As these players converge in Cairo in The Cairo Affair, Olen Steinhauer’s masterful manipulations slowly unveil a portrait of a marriage, a jigsaw puzzle of loyalty and betrayal, against a dangerous world of political games where allegiances are never clear and outcomes are never guaranteed.

MY THOUGHTS
This book had my full attention from the beginning and it kept increasing. From the turn of the first page until the turn if the last page I was completely and totally immersed. Steinhauer designed a climax worth noticing and since this novel is similar to a maze he masterfully succeeded. An amateur could not have pulled the apex off but Steinhauer is not an amateur.

Cairo is vividly described, you take in the environment and its senses. The characters seem ‘real’ and immediately you find yourself involved in their presence. The spies are human and not overly theatrical or dramatized, rather every day people doing what they do. With their ‘real’ portrayal it causes the reader to be empathetic, you have an understanding of the reasons they did what they did. If they were portrayed in another fashion I am certain having this unspoken understanding and empathy would not be possible.
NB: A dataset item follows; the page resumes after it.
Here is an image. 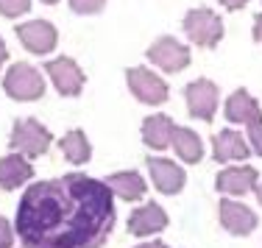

Reading The Cairo Affair was similar to finding your way out of an intricate maze, just when you think you have grasped the maze you find a blockage – every bit a spy thriller with numerous suspenseful moments. No question this would make for an incredible movie, no small undertaking but incredible in the very least but the book will always reign supreme – far too many details to translate to film without taking away from its beauty.

Steinhauer crafted an outstanding piece of work in both writing and narrative with multiple heart stopping moments, character driven and every ounce a thriller.